## Arithmetic Coding

Ever since I heard about Arithmetic Coding in a presentation I have wanted to try implementing it. On the surface it seems like a simple enough of an idea but I couldn’t figure out where to start. I looked at a few different implementations and one was the most helpful in explaining how it was done. It is the one found on Michael Dipperstein’s site and he gives a very thorough explanation of how it is done. Another really good resource was this paper (Arithmetic Coding Revealed) that I found invaluable while trying to understand what was going on.

During my research into the topic, I found a few things confusing. One was that there was a +1 offset of the high bound, but this was explained by the fact that we wanted to keep an open interval between 0 and 1 i.e. [0, 1). The other puzzled me for a much longer time, and that was that we were using integer division in the algorithm. How can we claim that we are computing, what i would call, the “correct” number when we are discarding a big part of the intermediate result? And then I understood that we are not.

None of the implementations actually compute the “correct” decimal number which represents the compressed form of our message. They get close but they actually drift away from the correct number by a small margin and I believe that the reason this is done is simply for performance.

The usual algorithm used is described on Michael’s page and I will copy it here:

```
lower bound = 0
upper bound = ∑ci
while there are still symbols to encode
current range = upper bound - lower bound
upper bound = lower bound + ((current range × upper bound of new symbol) ÷ ∑ci) - 1
lower bound = lower bound + (current range × lower bound of new symbol) ÷ ∑ci
end while
```

but you see, here he is trying to keep his implementation as accurate as possible.
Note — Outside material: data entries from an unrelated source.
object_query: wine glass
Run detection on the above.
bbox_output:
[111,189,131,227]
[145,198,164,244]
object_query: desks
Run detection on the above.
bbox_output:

This becomes even more evident if you read the Arithmetic Coding Revealed that I have linked to in the first paragraph. The way they do it is by computing a *step* instead of the *range* like Michael does.

```
mStep = (mHigh - mLow + 1) / total;
mHigh = mLow + (mStep * high_count) - 1;
mLow = mLow + (mStep * low_count);
```

Here the division by total truncates our range first (losing precision) and then further magnifies the error by multiplying it by *high_count*. They justify this by saying that this way you can keep more bits in your register and hence get better accuracy but I would have to disagree. The larger the total the larger the error. Similarly, if you have a relatively uneven distribution of symbols where one symbol has a much higher probability than the others, every time you encode that symbol you are losing more accuracy than when you are encoding the symbols with lower probabilities. This means that the better your statistical representation of your dataset the worse your encoding will be… At least Michael’s implementation had a uniform error across all the symbols that was lower than the error of this second implementation. The reason the algorithm works is that the decoding process carries through the same error in its implementation.

Though I understand their motivation, I didn’t like the implementation and I had to go back a step and try and implement the slower but more accurate encoding method. I started thinking about how I would carry through all the *remainders* and came up with the following approach:

```
mRange = mHigh - mLow + 1;
mHigh = mLow + (mRange * high_count + mRemHigh) / total - 1;
mLow = mLow + (mRange * low_count + mRemLow) / total;
mRemHigh = (mRange * high_count) % total;
mRemLow = (mRange * low_count) % total;
```

Basically, I’m trying to carry through all of the remainders of the integer division in the algorithm, but the downside is that it is going to be a lot slower than the existing “less precise” algorithms.

My implementation is limited in one aspect that could prove to be the key reason not to use it in any more complex compression algorithm. With this “more accurate” approach I have limited my self to not being able to change the “total” variable. This is probably not that big if you are using a static probabilities but if you are using adaptive probabilities then this means that you must always keep the total the same. Although this could be easy it may incur additional computation unnecessarily.

My still evolving implementation can be found here

*post scriptum* One possible optimization would be to introduce reciprocal multiplication concepts into the code thereby removing the one and only division. Given that we already must keep *total* constant in my new algorithm this would be a good optimization… However, this still wouldn’t speed it up sufficiently to compete with the popular implementation. Also it is likely that the compiler already does this and that trying to optimize it prematurely could cause us more grief than good.